# My new sub came today



## Neil (Dec 9, 2005)

Can't wait to have a listen. Guesses on what it is? Should be pretty obvious. 

Still trying to decide on an amp to pair with it. Hard to find a reliable and relatively affordable 4-6 kW amp for the house.


----------



## Oliver (Jun 25, 2007)

Very nice !


----------



## Robert (Jul 23, 2006)

That's a whole lotta sub, looks alot better without the tc sounds logo.


----------



## finebar4 (Aug 26, 2005)

Nice, very....very.....nice    
--wiping drool from chin--


----------



## T3mpest (Dec 25, 2005)

Punk0Rama said:


> Can't wait to have a listen. Guesses on what it is? Should be pretty obvious.
> 
> Still trying to decide on an amp to pair with it. Hard to find a reliable and relatively affordable 4-6 kW amp for the house.


Why in the world would you put 4-6k watts on it?!? This isnt' going in a car... Put it in a large sized sealed enclosure or a EBS in a large room where you wont' see as much roomgain. Anything less and your sorta wasting it... Mechanically speaking unless that sub has 15"xmax and a 35db/w/m sensativity, you wont' need 3k to make it reach it's limits.


----------



## Neil (Dec 9, 2005)

I'm looking for that much power for two reasons:

1. Output in any ported enclosure. Even in an LLT, it can take a substantial amount of power to approach mechanical limits.
2. For review purposes. I want to say that I really pushed the sub to it's thermal limits.

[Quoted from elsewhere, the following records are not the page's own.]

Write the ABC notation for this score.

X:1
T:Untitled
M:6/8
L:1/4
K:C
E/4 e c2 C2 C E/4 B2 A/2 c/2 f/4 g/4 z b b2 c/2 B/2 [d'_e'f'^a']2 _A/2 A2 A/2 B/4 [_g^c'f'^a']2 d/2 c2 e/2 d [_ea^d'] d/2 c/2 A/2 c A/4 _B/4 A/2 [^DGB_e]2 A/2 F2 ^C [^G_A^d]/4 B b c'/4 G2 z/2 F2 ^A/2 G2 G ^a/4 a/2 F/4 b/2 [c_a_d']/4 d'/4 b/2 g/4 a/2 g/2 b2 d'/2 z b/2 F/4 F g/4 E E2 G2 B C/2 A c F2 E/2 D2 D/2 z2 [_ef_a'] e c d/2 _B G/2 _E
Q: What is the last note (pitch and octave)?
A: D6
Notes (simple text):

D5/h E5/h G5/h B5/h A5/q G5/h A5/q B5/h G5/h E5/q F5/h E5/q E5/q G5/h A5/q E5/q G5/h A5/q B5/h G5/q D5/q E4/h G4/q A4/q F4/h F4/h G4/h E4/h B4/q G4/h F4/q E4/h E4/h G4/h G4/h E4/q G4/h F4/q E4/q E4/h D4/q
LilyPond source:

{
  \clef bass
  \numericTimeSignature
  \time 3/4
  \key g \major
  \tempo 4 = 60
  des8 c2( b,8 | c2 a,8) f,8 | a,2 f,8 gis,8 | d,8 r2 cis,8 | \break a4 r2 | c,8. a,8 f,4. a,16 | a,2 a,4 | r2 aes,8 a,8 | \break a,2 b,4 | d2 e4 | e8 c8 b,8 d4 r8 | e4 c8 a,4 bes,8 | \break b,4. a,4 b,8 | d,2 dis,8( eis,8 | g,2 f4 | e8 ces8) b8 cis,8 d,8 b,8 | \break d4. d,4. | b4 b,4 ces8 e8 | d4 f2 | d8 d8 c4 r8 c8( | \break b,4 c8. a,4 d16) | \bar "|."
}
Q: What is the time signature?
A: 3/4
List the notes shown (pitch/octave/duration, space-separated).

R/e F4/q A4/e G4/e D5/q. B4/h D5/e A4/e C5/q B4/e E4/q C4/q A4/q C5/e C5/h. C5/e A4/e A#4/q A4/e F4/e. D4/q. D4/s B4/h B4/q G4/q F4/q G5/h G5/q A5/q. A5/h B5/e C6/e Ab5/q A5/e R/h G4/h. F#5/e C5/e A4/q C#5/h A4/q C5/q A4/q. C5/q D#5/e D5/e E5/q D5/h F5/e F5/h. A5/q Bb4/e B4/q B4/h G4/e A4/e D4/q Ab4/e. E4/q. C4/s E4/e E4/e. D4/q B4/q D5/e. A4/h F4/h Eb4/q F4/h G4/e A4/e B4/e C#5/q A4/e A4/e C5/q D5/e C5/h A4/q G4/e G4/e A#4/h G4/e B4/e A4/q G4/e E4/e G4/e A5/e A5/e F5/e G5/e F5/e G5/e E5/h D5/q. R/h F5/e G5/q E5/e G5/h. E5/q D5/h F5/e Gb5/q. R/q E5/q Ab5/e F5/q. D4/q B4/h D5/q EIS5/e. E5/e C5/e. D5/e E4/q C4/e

It is way more output/headroom/howeveryouwannalookatit than I need, but this sub is for review as much as it is for personal use....thus, I will be running the gamut.


----------



## zukiaudio (Jan 31, 2007)

gamut amplifier ?

j/k


----------



## Inferno333 (Mar 29, 2006)

I would look for the Crown XTi 4000.

That should do what you need it too.

Very pretty sub man.


----------



## Diru (May 23, 2006)

You need a bigger beer[boat]


----------



## rekd0514 (Sep 24, 2006)

Purdy blue, too bad you probably won't see it.


----------



## Nass027 (Oct 25, 2006)

Install it in the back of your La-Z-boy and you'll have one helluva massage chair!


----------



## newtitan (Mar 7, 2005)

dammmmn would love to have one of those for real lol


----------



## Tommythecat (Apr 6, 2006)

Maybe look at a QSC RMX5050 or a couple behringer ep2500's.


----------